• Zorg dat het mobiele apparaat ALTIJD meer dan
20 centimeter (8 inch) van uw pacemaker is
verwijderd, wanneer het mobiele apparaat is
INGESCHAKELD.
• Draag het mobiele apparaat NIET in een
borstzak.
• Gebruik het apparaat aan het oor dat het verst
van de pacemaker is verwijderd, om de kans op
een storing tot het minimum te beperken.
• Schakel het mobiele apparaat onmiddellijk UIT
als u om wat voor reden dan ook denkt dat er
een storing in de pacemaker optreedt.
Gehoorapparaten
Bepaalde mobiele apparaten kunnen storingen in
bepaalde gehoorapparaten veroorzaken.
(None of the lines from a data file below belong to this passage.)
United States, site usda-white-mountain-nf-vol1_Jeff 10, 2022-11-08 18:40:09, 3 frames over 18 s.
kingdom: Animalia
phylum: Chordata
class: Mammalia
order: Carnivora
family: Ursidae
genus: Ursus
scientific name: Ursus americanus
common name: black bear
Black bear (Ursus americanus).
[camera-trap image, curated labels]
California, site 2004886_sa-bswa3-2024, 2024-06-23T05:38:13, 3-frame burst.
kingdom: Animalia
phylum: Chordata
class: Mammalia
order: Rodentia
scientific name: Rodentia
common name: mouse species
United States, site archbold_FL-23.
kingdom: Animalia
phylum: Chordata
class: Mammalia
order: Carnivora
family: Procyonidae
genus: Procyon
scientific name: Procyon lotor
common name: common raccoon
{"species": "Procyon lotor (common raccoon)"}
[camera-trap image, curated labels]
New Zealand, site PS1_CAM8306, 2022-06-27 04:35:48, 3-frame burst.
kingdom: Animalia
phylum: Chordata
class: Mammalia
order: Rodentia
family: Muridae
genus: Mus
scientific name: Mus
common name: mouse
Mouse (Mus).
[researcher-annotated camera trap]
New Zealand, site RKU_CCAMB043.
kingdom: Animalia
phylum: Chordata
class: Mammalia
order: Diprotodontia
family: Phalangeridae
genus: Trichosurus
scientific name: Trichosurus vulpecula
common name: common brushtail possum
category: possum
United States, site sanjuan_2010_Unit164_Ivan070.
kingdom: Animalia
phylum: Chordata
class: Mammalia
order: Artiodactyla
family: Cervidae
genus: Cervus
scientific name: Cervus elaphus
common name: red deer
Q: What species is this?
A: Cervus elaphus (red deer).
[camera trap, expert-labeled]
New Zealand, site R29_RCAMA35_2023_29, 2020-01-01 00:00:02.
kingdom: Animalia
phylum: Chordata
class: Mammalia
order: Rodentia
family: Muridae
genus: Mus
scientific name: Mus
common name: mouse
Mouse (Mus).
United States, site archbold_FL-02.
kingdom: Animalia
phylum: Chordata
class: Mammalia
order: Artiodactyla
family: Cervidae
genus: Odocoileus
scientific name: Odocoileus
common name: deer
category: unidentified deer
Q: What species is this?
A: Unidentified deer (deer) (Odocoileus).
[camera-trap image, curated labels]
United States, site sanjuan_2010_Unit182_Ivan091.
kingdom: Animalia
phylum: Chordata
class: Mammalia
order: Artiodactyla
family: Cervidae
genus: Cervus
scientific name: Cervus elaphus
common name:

Als een
dergelijke storing zich voordoet, kunt u contact opnemen
met de fabrikant van het gehoorapparaat of een arts om
eventuele alternatieven te bespreken.
Overige medische apparatuur
Als u enig ander persoonlijk medisch apparaat gebruikt,
kunt u contact opnemen met de fabrikant van het
apparaat of uw arts om na te gaan of het apparaat
voldoende is beschermd tegen RF-energie.
Gebruik van het apparaat tijdens
het autorijden
Controleer welke wetten en voorschriften er gelden voor
het gebruik van mobiele apparaten in de auto in het
gebied waar u zich bevindt. Neem deze wetten en
voorschriften altijd in acht.
Als u het mobiele apparaat gebruikt tijdens het
autorijden, dient u zich aan de volgende regels te
houden:
• Houd uw aandacht altijd volledig bij het
autorijden en bij de weg. Het gebruik van een
mobiel apparaat kan u afleiden. Onderbreek een
telefoongesprek als u zich niet kunt concentreren
op het autorijden.
• Gebruik het apparaat handsfree.
• Parkeer uw auto op een veilige plaats voordat u
iemand belt of een oproep beantwoordt als de
rijomstandigheden dat vereisen.
Aanvullende richtlijnen voor het gebruik van een mobiel
apparaat tijdens het autorijden vindt u op de website van
Motorola: www.motorola.com/callsmart.